| Tugas Anda |
Tolong tentukan apakah setiap pernyataan berikut sesuai dengan teks tentang budaya botram, jawab ya atau tidak, lalu kutip kata-kata dari teks yang menjadi penentunya. (a) Dalam botram, orang berbagi makanan tanpa memandang status sosial. (b) Dalam botram, yang diundang hanya keluarga dan kerabat. (c) Tetangga dekat dan tetangga jauh memiliki hak yang sama.

#### Kutipan Teks ####

C. Hubungan Surat An-Nisa ayat 36 dengan Budaya Botram
Dalam Budaya botram dalam masyarakat Sunda memiliki keselarasan dengan ajaran Islam, khususnya dalam Qs. An-Nisa ayat 36, yang menekankan pentingnya berbuat baik kepada orang-orang di sekitar. Dalam tradisi botram, setiap orang berbagi makanan tanpa memandang perbedaan status sosial, mencerminkan nilai kebersamaan dan kepedulian terhadap sesama. Hal ini sejalan dengan perintah Allah untuk bersikap baik terhadap keluarga, tetangga, fakir miskin, serta mereka yang membutuhkan. Melalui botram, sikap tolong-menolong dan persaudaraan dapat terwujud dalam kehidupan sehari-hari, sebagaimana yang diajarkan dalam ayat tersebut.
Dalam tafsir yang saya sampaikan juga dijelaskan bahwa tetangga dekat dan jauh memiliki hak yang berbeda, tergantung pada tingkat kedekatannya. Botram merupakan salah satu tradisi yang mencerminkan ajaran ini, karena dalam praktiknya, tidak hanya keluarga atau kerabat yang diundang, tetapi juga tetangga dan masyarakat sekitar. Hal ini sesuai dengan anjuran Islam untuk menjalin hubungan baik dengan sesama, baik mereka yang memiliki kedekatan nasab maupun yang tidak. Melalui botram, seseorang dapat mengamalkan nilai-nilai Islam dalam kehidupan sosial, yaitu dengan berbagi rezeki, mempererat tali silaturahmi, serta menunjukkan kepedulian terhadap orang lain, sebagaimana yang terkandung dalam Qs. AnNisa ayat 36.

#### Entri yang Diberikan ####

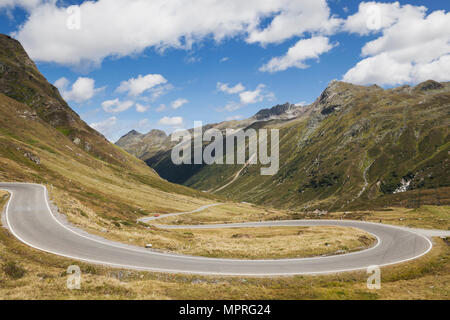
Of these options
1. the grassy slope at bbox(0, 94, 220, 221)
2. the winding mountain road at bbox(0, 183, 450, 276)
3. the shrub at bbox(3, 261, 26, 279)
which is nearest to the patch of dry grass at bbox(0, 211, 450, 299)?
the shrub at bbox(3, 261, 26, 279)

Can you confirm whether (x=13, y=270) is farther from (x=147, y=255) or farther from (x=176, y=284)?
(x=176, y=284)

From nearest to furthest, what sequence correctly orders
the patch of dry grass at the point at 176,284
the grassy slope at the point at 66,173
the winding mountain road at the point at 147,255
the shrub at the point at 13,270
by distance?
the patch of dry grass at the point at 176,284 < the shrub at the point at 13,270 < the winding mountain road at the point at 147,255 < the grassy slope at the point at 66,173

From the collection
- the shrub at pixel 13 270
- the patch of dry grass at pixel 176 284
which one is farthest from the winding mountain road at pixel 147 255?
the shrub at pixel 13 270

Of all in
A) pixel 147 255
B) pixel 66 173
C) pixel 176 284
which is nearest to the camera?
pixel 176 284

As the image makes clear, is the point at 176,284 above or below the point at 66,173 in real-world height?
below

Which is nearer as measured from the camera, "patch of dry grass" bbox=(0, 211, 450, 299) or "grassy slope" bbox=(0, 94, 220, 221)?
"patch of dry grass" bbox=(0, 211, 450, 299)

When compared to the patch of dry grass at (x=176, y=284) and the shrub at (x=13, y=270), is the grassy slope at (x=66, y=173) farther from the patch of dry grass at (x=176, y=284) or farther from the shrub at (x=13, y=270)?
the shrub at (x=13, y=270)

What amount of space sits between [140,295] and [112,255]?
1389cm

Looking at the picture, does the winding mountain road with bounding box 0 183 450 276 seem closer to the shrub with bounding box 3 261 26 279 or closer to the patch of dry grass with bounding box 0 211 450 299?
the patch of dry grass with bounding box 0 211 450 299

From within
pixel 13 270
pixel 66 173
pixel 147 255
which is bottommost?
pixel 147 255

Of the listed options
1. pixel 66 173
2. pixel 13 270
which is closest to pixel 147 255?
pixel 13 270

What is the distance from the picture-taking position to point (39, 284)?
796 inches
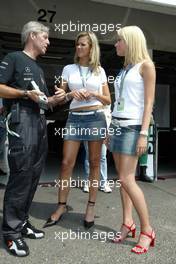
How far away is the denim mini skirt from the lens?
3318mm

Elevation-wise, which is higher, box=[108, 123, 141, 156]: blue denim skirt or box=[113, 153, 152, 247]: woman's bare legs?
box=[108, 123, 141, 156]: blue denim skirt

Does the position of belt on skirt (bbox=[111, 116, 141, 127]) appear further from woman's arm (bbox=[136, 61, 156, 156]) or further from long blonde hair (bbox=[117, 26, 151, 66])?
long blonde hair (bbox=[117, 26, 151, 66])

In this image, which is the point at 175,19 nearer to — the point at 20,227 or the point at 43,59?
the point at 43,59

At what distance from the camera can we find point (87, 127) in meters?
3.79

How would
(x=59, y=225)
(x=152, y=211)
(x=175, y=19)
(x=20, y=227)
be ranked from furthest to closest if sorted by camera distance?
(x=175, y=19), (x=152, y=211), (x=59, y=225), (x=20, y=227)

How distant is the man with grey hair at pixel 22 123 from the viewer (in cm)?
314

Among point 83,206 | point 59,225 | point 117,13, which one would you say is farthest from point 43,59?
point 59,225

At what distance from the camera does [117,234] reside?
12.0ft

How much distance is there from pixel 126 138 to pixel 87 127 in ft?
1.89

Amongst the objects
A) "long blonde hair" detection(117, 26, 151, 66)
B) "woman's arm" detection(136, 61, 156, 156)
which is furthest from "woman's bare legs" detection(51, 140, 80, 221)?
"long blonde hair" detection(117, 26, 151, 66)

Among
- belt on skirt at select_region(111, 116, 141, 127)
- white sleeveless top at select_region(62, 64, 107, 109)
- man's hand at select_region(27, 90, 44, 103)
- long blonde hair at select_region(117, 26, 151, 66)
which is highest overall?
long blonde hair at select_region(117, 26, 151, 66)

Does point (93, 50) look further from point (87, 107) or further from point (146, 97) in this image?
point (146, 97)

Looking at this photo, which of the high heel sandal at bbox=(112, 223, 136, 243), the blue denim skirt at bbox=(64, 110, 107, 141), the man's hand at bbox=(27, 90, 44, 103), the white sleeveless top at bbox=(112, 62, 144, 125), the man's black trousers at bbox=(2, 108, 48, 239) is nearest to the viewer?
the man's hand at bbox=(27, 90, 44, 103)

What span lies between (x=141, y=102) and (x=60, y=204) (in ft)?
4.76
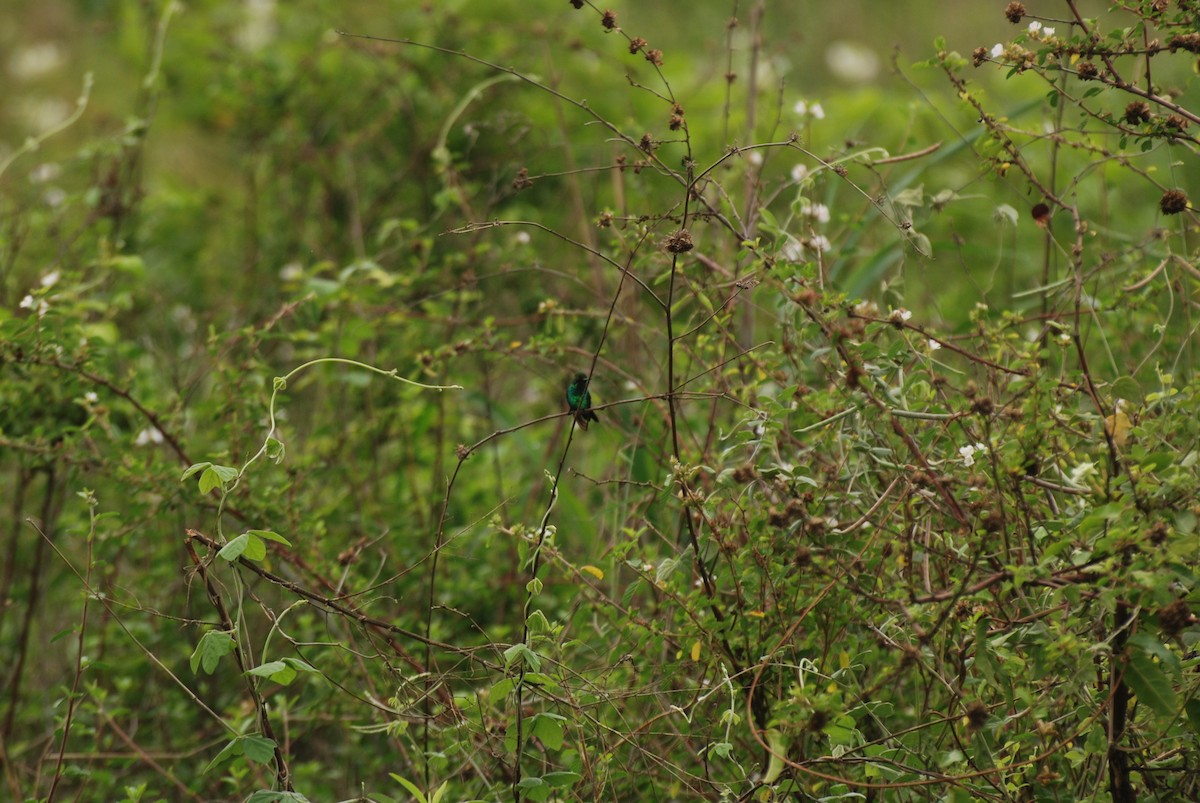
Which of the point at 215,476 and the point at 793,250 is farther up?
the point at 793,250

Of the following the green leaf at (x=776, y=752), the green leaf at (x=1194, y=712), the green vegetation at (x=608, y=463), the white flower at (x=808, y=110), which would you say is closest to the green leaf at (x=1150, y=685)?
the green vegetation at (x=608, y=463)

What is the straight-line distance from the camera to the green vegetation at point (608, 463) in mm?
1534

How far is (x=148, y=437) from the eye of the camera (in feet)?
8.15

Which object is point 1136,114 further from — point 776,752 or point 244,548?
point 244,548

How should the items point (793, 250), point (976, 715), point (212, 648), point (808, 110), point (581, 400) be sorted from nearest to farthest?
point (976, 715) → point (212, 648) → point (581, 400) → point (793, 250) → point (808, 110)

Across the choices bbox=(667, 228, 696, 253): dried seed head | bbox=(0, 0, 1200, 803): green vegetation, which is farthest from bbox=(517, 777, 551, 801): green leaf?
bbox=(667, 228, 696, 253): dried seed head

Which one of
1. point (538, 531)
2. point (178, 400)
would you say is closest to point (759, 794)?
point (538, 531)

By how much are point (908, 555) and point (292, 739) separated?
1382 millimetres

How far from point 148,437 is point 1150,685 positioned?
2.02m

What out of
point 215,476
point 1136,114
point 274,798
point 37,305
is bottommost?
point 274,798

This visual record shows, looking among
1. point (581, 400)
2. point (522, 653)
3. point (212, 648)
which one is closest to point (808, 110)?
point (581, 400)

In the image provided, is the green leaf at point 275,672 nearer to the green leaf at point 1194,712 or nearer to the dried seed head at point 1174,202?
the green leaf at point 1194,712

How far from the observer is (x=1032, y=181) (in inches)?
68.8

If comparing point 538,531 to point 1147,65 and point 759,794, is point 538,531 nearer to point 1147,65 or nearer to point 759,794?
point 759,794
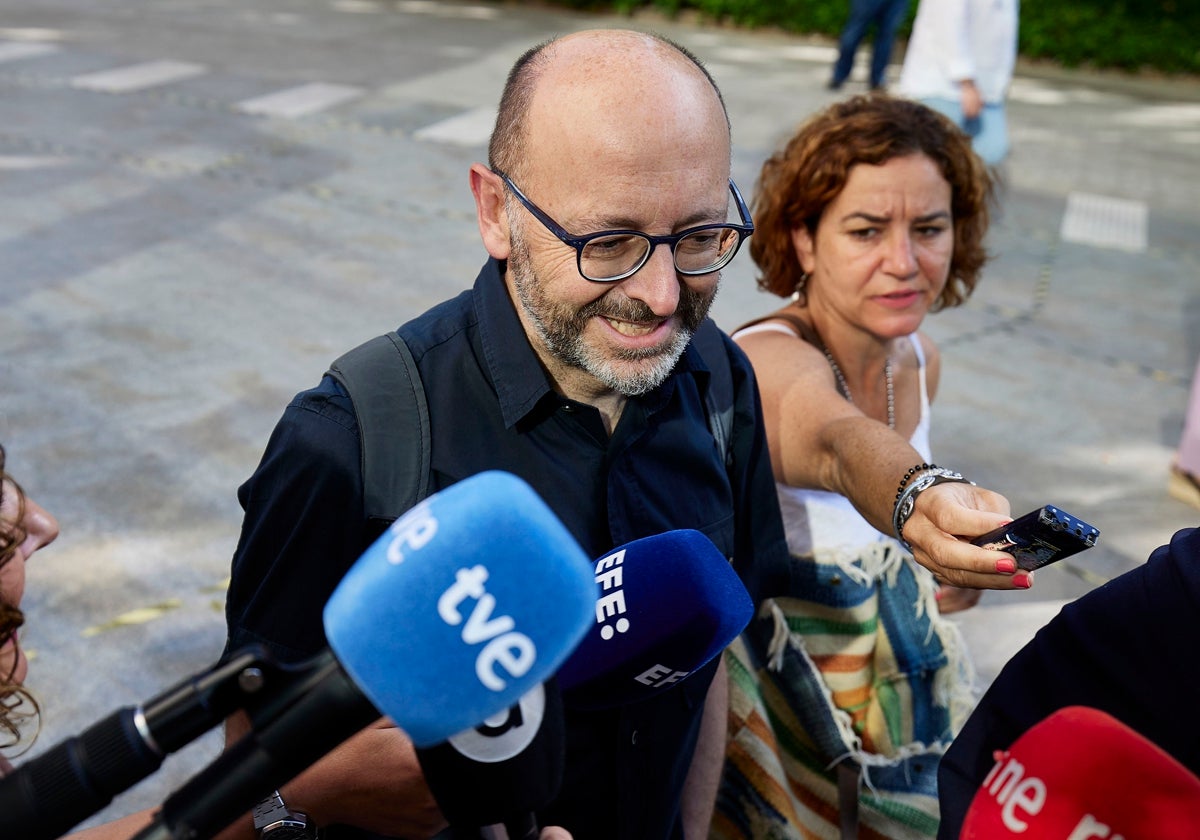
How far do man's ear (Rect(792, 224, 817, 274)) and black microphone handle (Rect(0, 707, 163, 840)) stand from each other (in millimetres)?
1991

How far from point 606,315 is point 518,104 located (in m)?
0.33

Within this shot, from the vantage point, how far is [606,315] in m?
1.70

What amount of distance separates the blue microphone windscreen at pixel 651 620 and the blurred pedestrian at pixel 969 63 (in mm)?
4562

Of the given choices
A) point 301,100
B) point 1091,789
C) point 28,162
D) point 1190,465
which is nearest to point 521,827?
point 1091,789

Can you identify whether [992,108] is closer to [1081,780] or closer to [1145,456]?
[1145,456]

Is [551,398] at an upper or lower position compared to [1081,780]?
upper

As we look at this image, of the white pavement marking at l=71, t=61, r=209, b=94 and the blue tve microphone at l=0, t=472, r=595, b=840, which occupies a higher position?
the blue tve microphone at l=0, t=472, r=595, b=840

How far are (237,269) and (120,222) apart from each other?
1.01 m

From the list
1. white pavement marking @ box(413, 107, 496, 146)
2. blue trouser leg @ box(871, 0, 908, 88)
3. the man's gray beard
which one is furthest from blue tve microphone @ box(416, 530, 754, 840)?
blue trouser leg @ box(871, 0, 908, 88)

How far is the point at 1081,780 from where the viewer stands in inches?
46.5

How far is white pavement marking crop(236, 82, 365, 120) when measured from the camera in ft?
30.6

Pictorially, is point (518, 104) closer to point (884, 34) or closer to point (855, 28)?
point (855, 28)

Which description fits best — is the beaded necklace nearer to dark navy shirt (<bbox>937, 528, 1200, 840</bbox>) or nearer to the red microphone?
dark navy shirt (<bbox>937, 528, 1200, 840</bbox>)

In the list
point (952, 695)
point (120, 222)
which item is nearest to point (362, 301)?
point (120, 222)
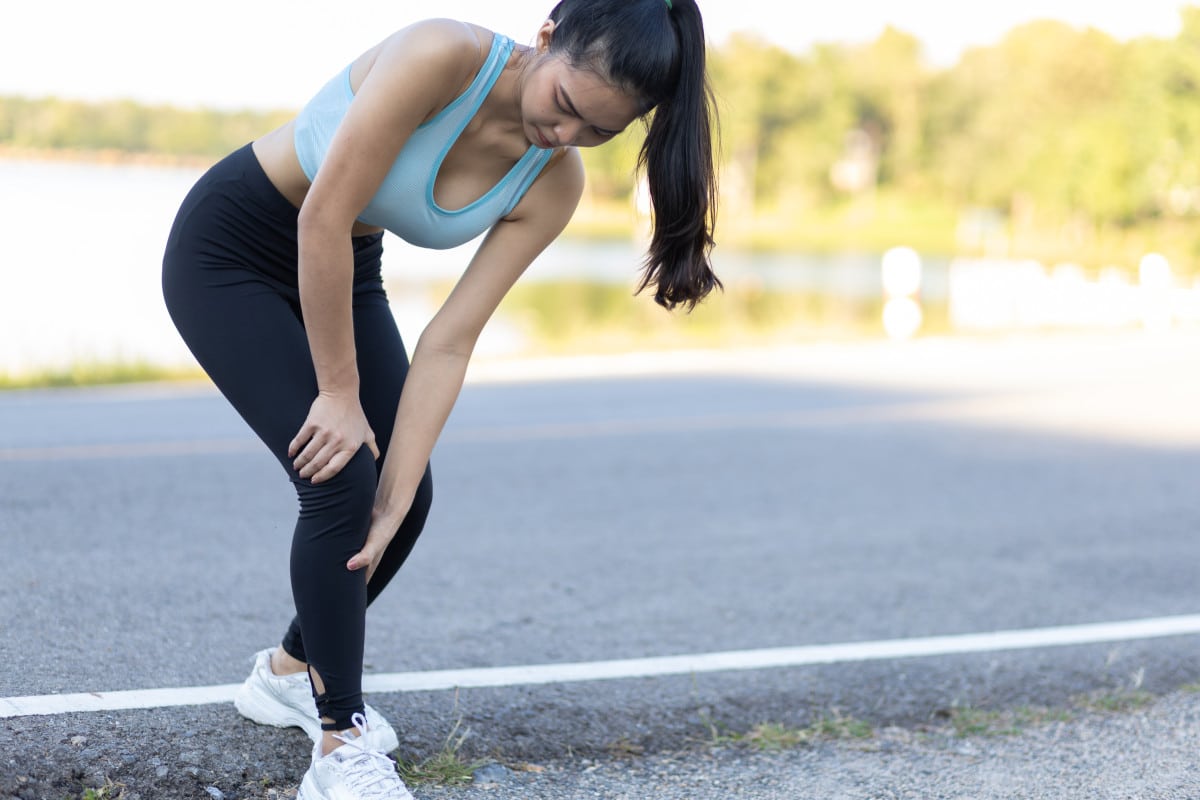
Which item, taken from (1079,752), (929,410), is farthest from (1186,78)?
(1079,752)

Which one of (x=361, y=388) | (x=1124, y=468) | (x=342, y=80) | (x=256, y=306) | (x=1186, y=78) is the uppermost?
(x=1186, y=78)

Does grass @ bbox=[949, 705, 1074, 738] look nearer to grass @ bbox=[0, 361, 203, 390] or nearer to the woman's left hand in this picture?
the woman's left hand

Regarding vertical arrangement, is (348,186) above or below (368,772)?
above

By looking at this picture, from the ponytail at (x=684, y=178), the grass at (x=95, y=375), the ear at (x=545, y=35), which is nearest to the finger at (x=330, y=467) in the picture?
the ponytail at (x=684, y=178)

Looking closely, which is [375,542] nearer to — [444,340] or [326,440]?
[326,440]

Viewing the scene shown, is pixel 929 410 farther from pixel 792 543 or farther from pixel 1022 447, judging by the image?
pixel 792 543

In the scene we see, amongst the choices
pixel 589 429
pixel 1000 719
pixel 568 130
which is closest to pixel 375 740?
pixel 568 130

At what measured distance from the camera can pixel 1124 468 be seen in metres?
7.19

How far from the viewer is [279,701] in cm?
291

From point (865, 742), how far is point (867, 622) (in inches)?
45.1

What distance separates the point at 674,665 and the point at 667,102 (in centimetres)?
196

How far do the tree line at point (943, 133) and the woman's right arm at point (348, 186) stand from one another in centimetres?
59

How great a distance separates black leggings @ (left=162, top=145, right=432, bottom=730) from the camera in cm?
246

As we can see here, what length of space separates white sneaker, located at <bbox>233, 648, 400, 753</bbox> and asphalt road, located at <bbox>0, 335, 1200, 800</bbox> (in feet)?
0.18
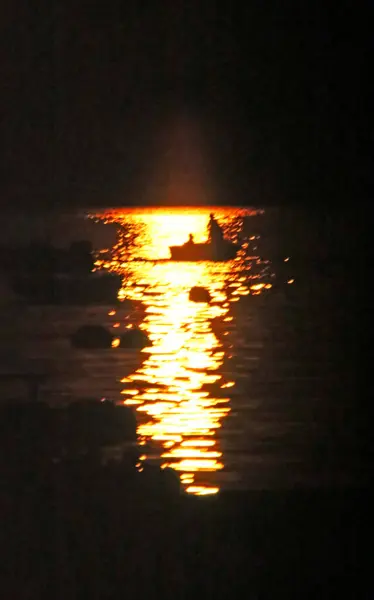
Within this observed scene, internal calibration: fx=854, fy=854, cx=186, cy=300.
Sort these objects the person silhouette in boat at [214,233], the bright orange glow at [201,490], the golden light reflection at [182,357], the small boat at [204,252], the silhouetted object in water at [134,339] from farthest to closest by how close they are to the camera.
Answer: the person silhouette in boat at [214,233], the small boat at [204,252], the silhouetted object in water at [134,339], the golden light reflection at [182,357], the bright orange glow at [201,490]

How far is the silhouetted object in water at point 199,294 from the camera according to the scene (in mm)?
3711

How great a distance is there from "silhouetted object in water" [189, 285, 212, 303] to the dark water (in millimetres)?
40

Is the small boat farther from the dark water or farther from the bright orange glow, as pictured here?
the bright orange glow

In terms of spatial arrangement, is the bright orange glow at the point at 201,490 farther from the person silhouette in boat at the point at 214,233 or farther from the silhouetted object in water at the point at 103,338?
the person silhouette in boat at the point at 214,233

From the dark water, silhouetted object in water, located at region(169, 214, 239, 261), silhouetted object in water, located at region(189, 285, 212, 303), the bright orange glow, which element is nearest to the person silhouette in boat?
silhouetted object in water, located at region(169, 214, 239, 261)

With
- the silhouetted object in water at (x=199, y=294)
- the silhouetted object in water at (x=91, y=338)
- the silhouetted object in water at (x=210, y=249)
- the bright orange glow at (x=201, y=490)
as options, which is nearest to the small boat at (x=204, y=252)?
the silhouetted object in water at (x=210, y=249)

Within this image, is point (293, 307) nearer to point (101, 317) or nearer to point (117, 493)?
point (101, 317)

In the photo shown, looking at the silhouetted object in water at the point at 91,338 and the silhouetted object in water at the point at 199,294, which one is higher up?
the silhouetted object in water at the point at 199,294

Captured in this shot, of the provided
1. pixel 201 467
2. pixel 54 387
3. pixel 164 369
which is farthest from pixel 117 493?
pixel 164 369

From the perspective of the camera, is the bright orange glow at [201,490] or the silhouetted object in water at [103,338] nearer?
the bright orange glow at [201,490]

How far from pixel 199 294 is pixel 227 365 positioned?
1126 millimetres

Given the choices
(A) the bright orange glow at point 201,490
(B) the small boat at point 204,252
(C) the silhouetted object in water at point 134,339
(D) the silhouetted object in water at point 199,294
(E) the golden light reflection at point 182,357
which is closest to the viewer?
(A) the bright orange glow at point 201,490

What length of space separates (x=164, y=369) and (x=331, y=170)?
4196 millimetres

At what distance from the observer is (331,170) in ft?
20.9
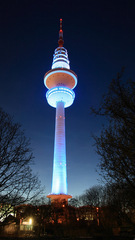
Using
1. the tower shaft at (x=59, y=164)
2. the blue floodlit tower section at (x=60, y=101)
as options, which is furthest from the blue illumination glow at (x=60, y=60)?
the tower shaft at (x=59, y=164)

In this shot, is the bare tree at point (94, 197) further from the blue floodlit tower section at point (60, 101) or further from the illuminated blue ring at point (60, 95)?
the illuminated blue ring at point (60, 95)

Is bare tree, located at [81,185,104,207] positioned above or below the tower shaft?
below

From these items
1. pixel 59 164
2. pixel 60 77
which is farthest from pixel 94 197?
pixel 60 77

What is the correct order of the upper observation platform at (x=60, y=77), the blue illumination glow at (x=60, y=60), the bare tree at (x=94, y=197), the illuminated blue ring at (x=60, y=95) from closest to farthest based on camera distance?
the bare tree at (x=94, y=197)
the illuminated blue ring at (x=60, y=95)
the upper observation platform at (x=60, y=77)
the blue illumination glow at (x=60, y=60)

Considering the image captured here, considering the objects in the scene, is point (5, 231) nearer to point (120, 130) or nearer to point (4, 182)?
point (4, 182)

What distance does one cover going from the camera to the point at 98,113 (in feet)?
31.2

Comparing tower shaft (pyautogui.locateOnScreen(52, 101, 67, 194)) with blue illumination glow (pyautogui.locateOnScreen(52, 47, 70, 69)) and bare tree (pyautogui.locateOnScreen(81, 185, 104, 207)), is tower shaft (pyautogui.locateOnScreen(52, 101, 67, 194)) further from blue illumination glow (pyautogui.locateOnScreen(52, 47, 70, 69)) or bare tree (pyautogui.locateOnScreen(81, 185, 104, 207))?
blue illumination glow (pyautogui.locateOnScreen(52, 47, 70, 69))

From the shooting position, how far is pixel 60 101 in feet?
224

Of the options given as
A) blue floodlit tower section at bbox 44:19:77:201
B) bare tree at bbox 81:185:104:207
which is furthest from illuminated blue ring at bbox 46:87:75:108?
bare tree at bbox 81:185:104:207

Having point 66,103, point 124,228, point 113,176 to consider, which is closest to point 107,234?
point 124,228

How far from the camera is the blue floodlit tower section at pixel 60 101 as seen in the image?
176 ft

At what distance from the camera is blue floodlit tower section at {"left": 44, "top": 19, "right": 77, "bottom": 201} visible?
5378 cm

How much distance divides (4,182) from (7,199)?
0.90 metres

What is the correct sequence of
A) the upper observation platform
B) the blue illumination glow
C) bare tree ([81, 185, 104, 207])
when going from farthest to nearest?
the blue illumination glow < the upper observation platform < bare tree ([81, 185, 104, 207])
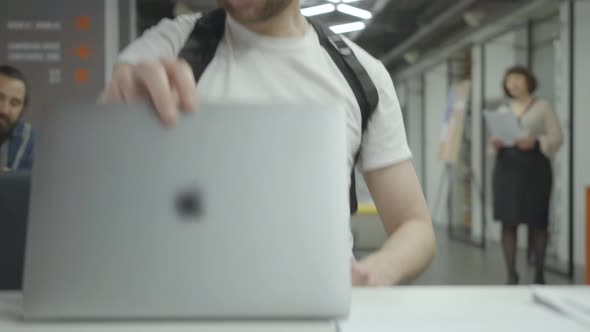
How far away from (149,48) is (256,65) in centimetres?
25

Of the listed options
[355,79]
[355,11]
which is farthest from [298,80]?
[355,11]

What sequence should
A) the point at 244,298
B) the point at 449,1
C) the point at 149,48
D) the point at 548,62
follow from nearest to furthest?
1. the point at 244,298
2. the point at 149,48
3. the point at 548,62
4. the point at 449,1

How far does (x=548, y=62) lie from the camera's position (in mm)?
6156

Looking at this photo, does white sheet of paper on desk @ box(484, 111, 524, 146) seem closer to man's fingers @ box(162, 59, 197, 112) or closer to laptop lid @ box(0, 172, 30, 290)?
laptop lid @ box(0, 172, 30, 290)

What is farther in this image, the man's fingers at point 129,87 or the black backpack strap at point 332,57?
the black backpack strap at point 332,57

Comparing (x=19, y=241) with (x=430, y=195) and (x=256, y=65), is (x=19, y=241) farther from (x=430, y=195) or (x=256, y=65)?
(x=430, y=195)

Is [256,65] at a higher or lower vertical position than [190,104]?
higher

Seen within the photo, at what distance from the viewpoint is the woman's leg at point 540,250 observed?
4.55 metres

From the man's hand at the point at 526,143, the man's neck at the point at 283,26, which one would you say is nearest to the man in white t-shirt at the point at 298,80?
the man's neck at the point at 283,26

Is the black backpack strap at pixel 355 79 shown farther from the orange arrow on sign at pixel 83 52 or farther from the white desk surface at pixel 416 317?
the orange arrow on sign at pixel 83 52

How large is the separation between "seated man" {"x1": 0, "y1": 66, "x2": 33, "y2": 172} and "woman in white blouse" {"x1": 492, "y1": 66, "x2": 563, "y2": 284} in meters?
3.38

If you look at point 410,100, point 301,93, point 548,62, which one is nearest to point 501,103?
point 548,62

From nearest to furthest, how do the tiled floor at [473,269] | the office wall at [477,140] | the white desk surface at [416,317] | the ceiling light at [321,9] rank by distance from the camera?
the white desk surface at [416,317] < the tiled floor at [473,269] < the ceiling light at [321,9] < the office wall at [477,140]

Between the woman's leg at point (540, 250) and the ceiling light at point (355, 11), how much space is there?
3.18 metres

####

| Jawaban Latihan |
(a) Ya: "setiap orang berbagi makanan tanpa memandang perbedaan status sosial"
(b) Tidak: "tidak hanya keluarga atau kerabat yang diundang, tetapi juga tetangga dan masyarakat sekitar"
(c) Tidak: "tetangga dekat dan jauh memiliki hak yang berbeda, tergantung pada tingkat kedekatannya"